The last members of that generation has however now left the business to pursue other career and business interests, and the family, minus direct involvement in the business apart from Alan Ramsay (who turns a fit 71 next week), its chairman who took back the day to day running of the group at the end of last year, feels it’s time to sell.
Ramsay took a firmer hand in running the business after Ramsay Media MD Stuart Lowe left at the end of 2012. His replacement, yet to be appointed, will probably be a private equity manager with media experience who will be tasked to put the business on surer financial footing and make it more appetising for possible investors.
Ramsay says the business had a very tough 2012, but had stabilised significantly in the last few months, with budgets exceeding targets. Even in the digital age publishers need to keep their eye on fundamentals such as distribution, marketing, sales targets and of course the content of their titles, notes Ramsay.
Some internal restructuring has now taken place to give each of the major brands in the stable more agility and control over how it functions.
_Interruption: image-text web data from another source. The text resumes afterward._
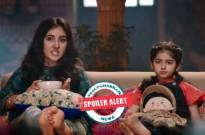 Patiala Babes : Arya grooves sisterhood Minni's emotional trauma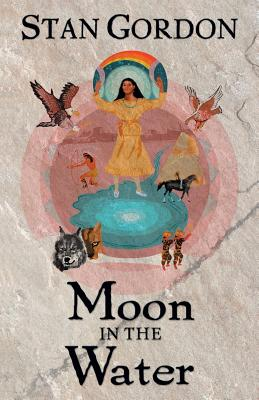Moon in the Water Cover Image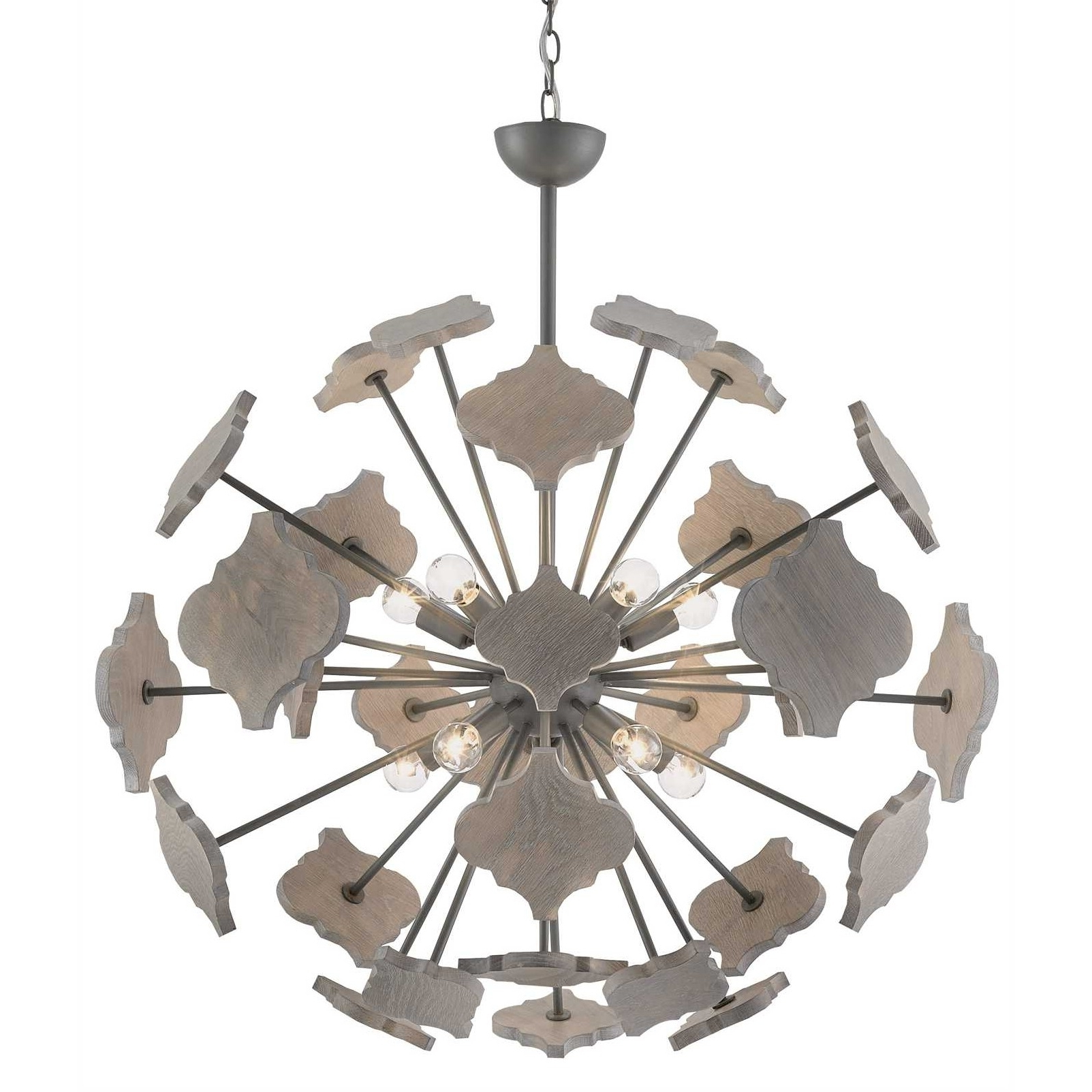 Currey And Company Ogee Orb Chandelier (View 16 of 20)
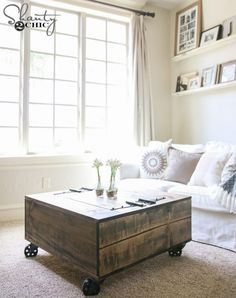 Diy storage coffee table tutorial shanty chic with square round side hairpin industrial pedestal farmhouse at Diy Storage Coffee Table, Coffee Table Design, Diy Table, Coffee Table Casters, Coffee Table Ottoman Diy, Diy Coffee Table Plans, Diy Ottoman, Table Tray, Woodworking Furniture Plans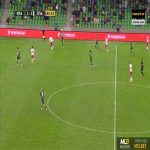 Krasnodar 1-[3] Spartak Moscow - Jordan Larsson 81'
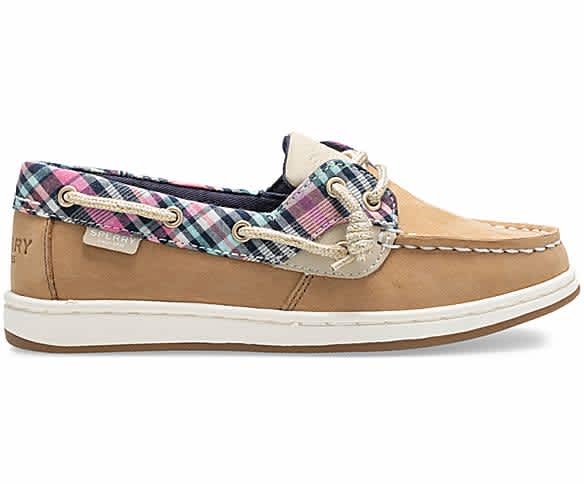 Sperry Outlet Sale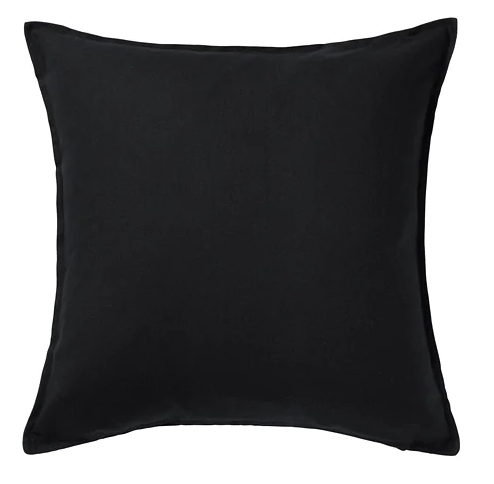 Pillow - Black .png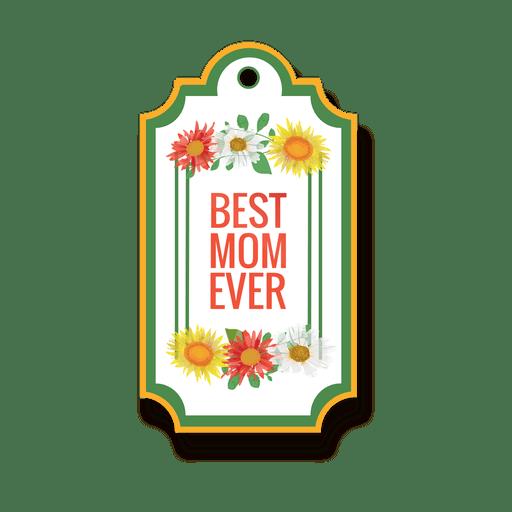 Best mom badge Transparent PNG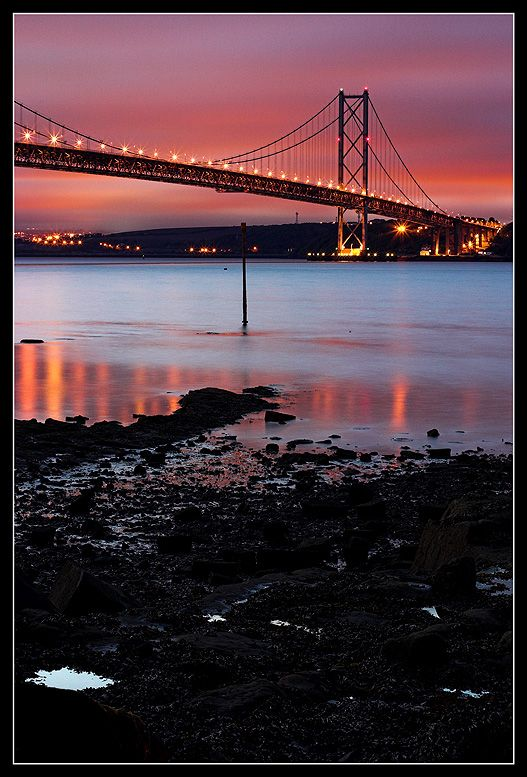 Road to the Fife (Forth Road Bridge), Edinburgh, Scotland Copyright: Patryk Moriak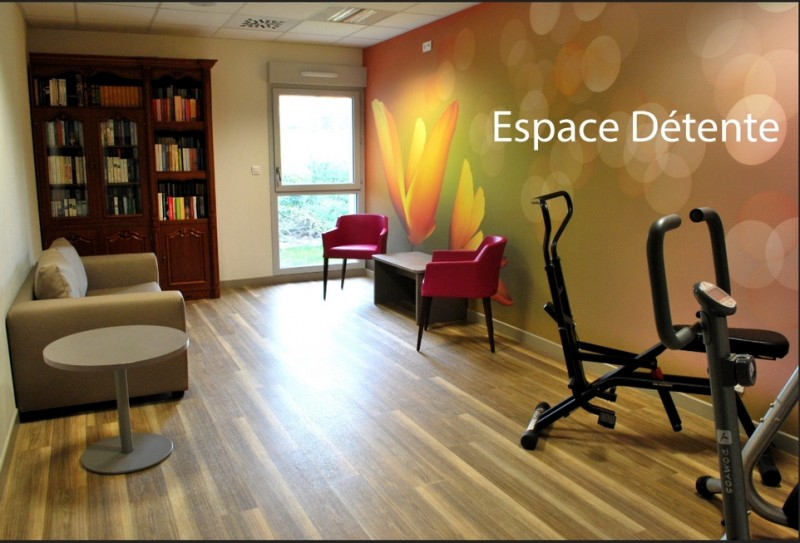 ESPACE ET VIE - RESIDENCE SERVICES  PORNIC  ACCUEIL RESIDENCE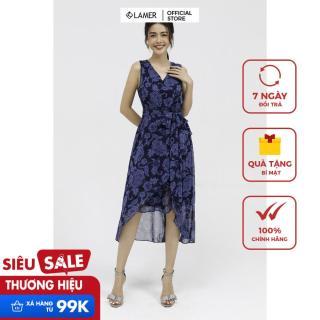 (NHẬP MÃ [LAMER2125] GIẢM 25K)Đầm maxi phủ vạt, nơ eo-Họa tiết xanh than-3XL thumbnail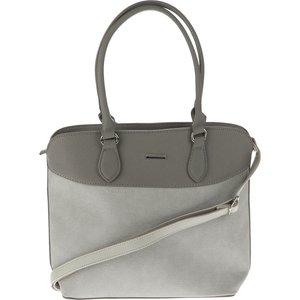 کیف دستی زنانه دیوید جونز مدل CM3753
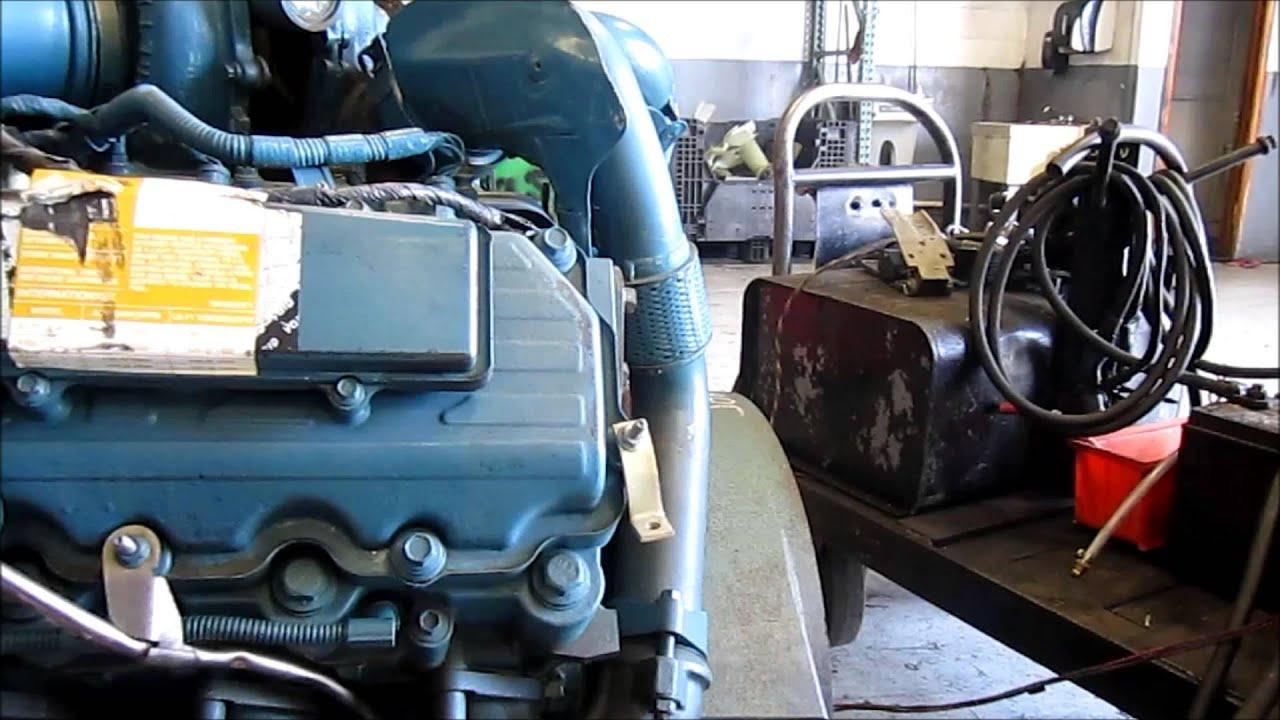 hight resolution of 2004 international vt365 diesel engine running youtube navistar vt365 engine diagram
Each now has a focussed team, rather than having to share resources, while the smaller brands have been clustered together. The events arm, which manages popular events for Getaway and CAR, will be boosted significantly, possibly through an acquisition.
In terms of the failed deal to merge Ramsay Media with content marketer Highbury Safika Media (HSM), Ramsay explains that the initial proposal was put together by Caxton, which owns a 30% stake in Ramsay. The combined business would have been a formidable presence in the publishing trade with a good footprint in both the consumer and custom publishing markets.
Caxton, who would have financed the deal, would have owned a significant stake in the combined business. Ramsay says the deal failed when both businesses questioned whether their corporate cultures would have matched and possibly doubts by HSM to add a new stakeholder (that would be Caxton) in their own business.
Ramsay says Caxton has not increased its direct stake in Ramsay Media as it is focussed on acquiring and absorbing digital assets.
Ramsay says the tough economic environment in general, and for print media in particular, affected the business quite badly last year. He also feels that the content the company produced were not meeting market needs as efficiently as it should. The scale of the business had also changed. Getaway and CAR once featured circulations of over 100 000 each. Today the websites have breached that figure while print has dwindled (Getaway to 55,424 and CAR less dramatically to 89,620) – but it hasn’t managed make up in digital for disappearing print revenue. All together it contributed to a bad financial year in 2012 – not the best time to sell a business in any case as Ramsay freely admits.
The company has also lost a number of senior personnel over the past couple of months. These include Lowe and Getaway publisher Jacqueline Lahoud as well as Robyn Daly (contract division). Ramsay argues new talent motivates business change – and that the business would ultimately benefit.
Financial figures for March and April looked great, with a renewed focus on sales, and improvements in the advertising market, says Ramsay.
Going forward the business will maintain its investment in print, increase its investment in its digital properties and develop its events business further. Focus will remain on existing brands and Ramsay promises the company will work harder to make its content great. The reward, he believes, will benefit staff and shareholders alike.